Like Caressing the Neck with a Guillotine Blade (Maziar Fekri Ershad)

The interdisciplinary project Entertainment in Public is one of the most compelling artistic events currently unfolding in Tehran. This ambitious endeavor, spearheaded by Taha Zaker, is staged far from the city’s conventional artistic hubs—56 kilometers south of Tehran in Ghiamdasht. In this vast open space, the Daihim Art Society has constructed an environment for exhibiting works that, due to their scale and spatial demands, would be impossible to display in traditional urban galleries. Here, massive industrial warehouses serve as unconventional venues, housing artists’ projects that push the boundaries of both medium and message. Contrary to expectations, dedicated art enthusiasts willingly embark on this journey to experience the exhibition firsthand.

In this unconventional setting, Zaker and his extensive team of collaborators have undertaken a monumental research project on a subject rarely addressed in the public consciousness: the guillotine. Originally conceived as a tool of judicial execution in France, the guillotine quickly became a symbol of mass executions, its infamous blade accelerating the fervor of the French Revolution.
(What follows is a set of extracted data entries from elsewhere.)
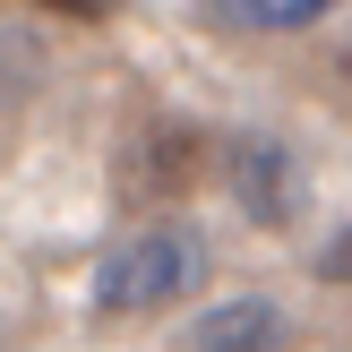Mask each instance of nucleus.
Returning <instances> with one entry per match:
<instances>
[{"label": "nucleus", "instance_id": "1", "mask_svg": "<svg viewBox=\"0 0 352 352\" xmlns=\"http://www.w3.org/2000/svg\"><path fill=\"white\" fill-rule=\"evenodd\" d=\"M198 275H206V250L181 223H155V232H138L129 250H112L95 267V309L138 318V309H164V301H181V292H198Z\"/></svg>", "mask_w": 352, "mask_h": 352}, {"label": "nucleus", "instance_id": "2", "mask_svg": "<svg viewBox=\"0 0 352 352\" xmlns=\"http://www.w3.org/2000/svg\"><path fill=\"white\" fill-rule=\"evenodd\" d=\"M232 198L250 206L258 223H292L301 215V155H284L275 138L232 146Z\"/></svg>", "mask_w": 352, "mask_h": 352}, {"label": "nucleus", "instance_id": "3", "mask_svg": "<svg viewBox=\"0 0 352 352\" xmlns=\"http://www.w3.org/2000/svg\"><path fill=\"white\" fill-rule=\"evenodd\" d=\"M189 344H198V352H284L292 327H284V309H275V301L232 292L223 309H206V318H198V336H189Z\"/></svg>", "mask_w": 352, "mask_h": 352}, {"label": "nucleus", "instance_id": "4", "mask_svg": "<svg viewBox=\"0 0 352 352\" xmlns=\"http://www.w3.org/2000/svg\"><path fill=\"white\" fill-rule=\"evenodd\" d=\"M232 26H309V17H327L336 0H215Z\"/></svg>", "mask_w": 352, "mask_h": 352}, {"label": "nucleus", "instance_id": "5", "mask_svg": "<svg viewBox=\"0 0 352 352\" xmlns=\"http://www.w3.org/2000/svg\"><path fill=\"white\" fill-rule=\"evenodd\" d=\"M43 9H52V17H112L120 0H43Z\"/></svg>", "mask_w": 352, "mask_h": 352}, {"label": "nucleus", "instance_id": "6", "mask_svg": "<svg viewBox=\"0 0 352 352\" xmlns=\"http://www.w3.org/2000/svg\"><path fill=\"white\" fill-rule=\"evenodd\" d=\"M327 275H352V232L336 241V250H327Z\"/></svg>", "mask_w": 352, "mask_h": 352}]
</instances>
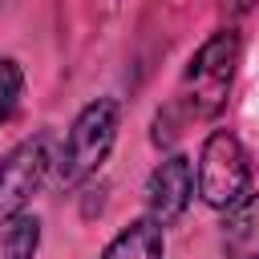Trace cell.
<instances>
[{"label": "cell", "instance_id": "1", "mask_svg": "<svg viewBox=\"0 0 259 259\" xmlns=\"http://www.w3.org/2000/svg\"><path fill=\"white\" fill-rule=\"evenodd\" d=\"M239 49H243V40L235 28H219L194 49V57L186 61V73L178 81L174 105H170V113H178V121H210L223 113L235 69H239Z\"/></svg>", "mask_w": 259, "mask_h": 259}, {"label": "cell", "instance_id": "2", "mask_svg": "<svg viewBox=\"0 0 259 259\" xmlns=\"http://www.w3.org/2000/svg\"><path fill=\"white\" fill-rule=\"evenodd\" d=\"M117 130H121V105L113 97H93L89 105L77 109L61 150H57V178L61 186H81L89 182L105 158L117 146Z\"/></svg>", "mask_w": 259, "mask_h": 259}, {"label": "cell", "instance_id": "3", "mask_svg": "<svg viewBox=\"0 0 259 259\" xmlns=\"http://www.w3.org/2000/svg\"><path fill=\"white\" fill-rule=\"evenodd\" d=\"M251 186V162L243 142L231 130H210L202 138L198 162H194V190L210 210H231L247 198Z\"/></svg>", "mask_w": 259, "mask_h": 259}, {"label": "cell", "instance_id": "4", "mask_svg": "<svg viewBox=\"0 0 259 259\" xmlns=\"http://www.w3.org/2000/svg\"><path fill=\"white\" fill-rule=\"evenodd\" d=\"M53 166H57V154H53L49 130H36L32 138L16 142L0 158V227L12 223L16 214H24V206L36 198V190L45 186Z\"/></svg>", "mask_w": 259, "mask_h": 259}, {"label": "cell", "instance_id": "5", "mask_svg": "<svg viewBox=\"0 0 259 259\" xmlns=\"http://www.w3.org/2000/svg\"><path fill=\"white\" fill-rule=\"evenodd\" d=\"M194 194V162L186 154H166L146 178V214L162 227H174L190 210Z\"/></svg>", "mask_w": 259, "mask_h": 259}, {"label": "cell", "instance_id": "6", "mask_svg": "<svg viewBox=\"0 0 259 259\" xmlns=\"http://www.w3.org/2000/svg\"><path fill=\"white\" fill-rule=\"evenodd\" d=\"M219 251L223 259H259V194H247L227 210Z\"/></svg>", "mask_w": 259, "mask_h": 259}, {"label": "cell", "instance_id": "7", "mask_svg": "<svg viewBox=\"0 0 259 259\" xmlns=\"http://www.w3.org/2000/svg\"><path fill=\"white\" fill-rule=\"evenodd\" d=\"M97 259H166V227L142 214L130 227H121Z\"/></svg>", "mask_w": 259, "mask_h": 259}, {"label": "cell", "instance_id": "8", "mask_svg": "<svg viewBox=\"0 0 259 259\" xmlns=\"http://www.w3.org/2000/svg\"><path fill=\"white\" fill-rule=\"evenodd\" d=\"M36 247H40V219L16 214L12 223H4L0 259H36Z\"/></svg>", "mask_w": 259, "mask_h": 259}, {"label": "cell", "instance_id": "9", "mask_svg": "<svg viewBox=\"0 0 259 259\" xmlns=\"http://www.w3.org/2000/svg\"><path fill=\"white\" fill-rule=\"evenodd\" d=\"M20 97H24V69L16 57L0 53V130L12 121V113L20 109Z\"/></svg>", "mask_w": 259, "mask_h": 259}, {"label": "cell", "instance_id": "10", "mask_svg": "<svg viewBox=\"0 0 259 259\" xmlns=\"http://www.w3.org/2000/svg\"><path fill=\"white\" fill-rule=\"evenodd\" d=\"M255 4H259V0H227V12H235V16H239V12L255 8Z\"/></svg>", "mask_w": 259, "mask_h": 259}, {"label": "cell", "instance_id": "11", "mask_svg": "<svg viewBox=\"0 0 259 259\" xmlns=\"http://www.w3.org/2000/svg\"><path fill=\"white\" fill-rule=\"evenodd\" d=\"M0 4H4V0H0Z\"/></svg>", "mask_w": 259, "mask_h": 259}]
</instances>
In a grim twist of fate, the very instrument designed for state-sanctioned punishment soon became the tool of revolutionary purges, sending even the revolution’s architects to their deaths.

A significant portion of the exhibition is dedicated to video installations that punctuate the visitor’s journey. These films offer an expansive historical narrative, covering the guillotine’s invention, its use before and after the revolution, its presence in art and literature, the famous figures who met their end beneath its blade, and its eventual ban. Alongside these historical accounts, large-scale art installations give the guillotine a new, physical presence—one that is both haunting and thought-provoking.

 

The very notion that an execution device could serve as the focal point of an art exhibition inherently conjures an atmosphere of horror, cruelty, and death. Yet history has always provided material for artistic reinterpretation. The passage of time allows for ever-evolving perspectives on historical events, and this exhibition does not simply recount the guillotine’s past; it challenges visitors to confront a darker truth: that public executions were once entertainment. The disturbing reality that people gathered eagerly to watch beheadings—finding collective relief in the sight of the blade’s swift fall—forces a reckoning with the more unsettling corners of human psychology.

Beyond its historical and conceptual weight, the exhibition ventures into the realm of digital and experiential art. Among its meticulously curated installations, one stands out as particularly immersive: a chilling digital experience designed to simulate the guillotine’s operation. Visitors are invited to place their head inside an enclosed chamber, where a strategically positioned opening allows them to see the back of their own neck. A thin red line appears—precisely where the blade would strike. Then, with calculated precision, the simulation delivers the sensation of execution.

It is an audacious artistic experiment—one that dares the viewer to stand at the threshold of death, to feel the cold mechanics of historical violence made personal. If you have the nerves for it, it is a moment both terrifying and unforgettable.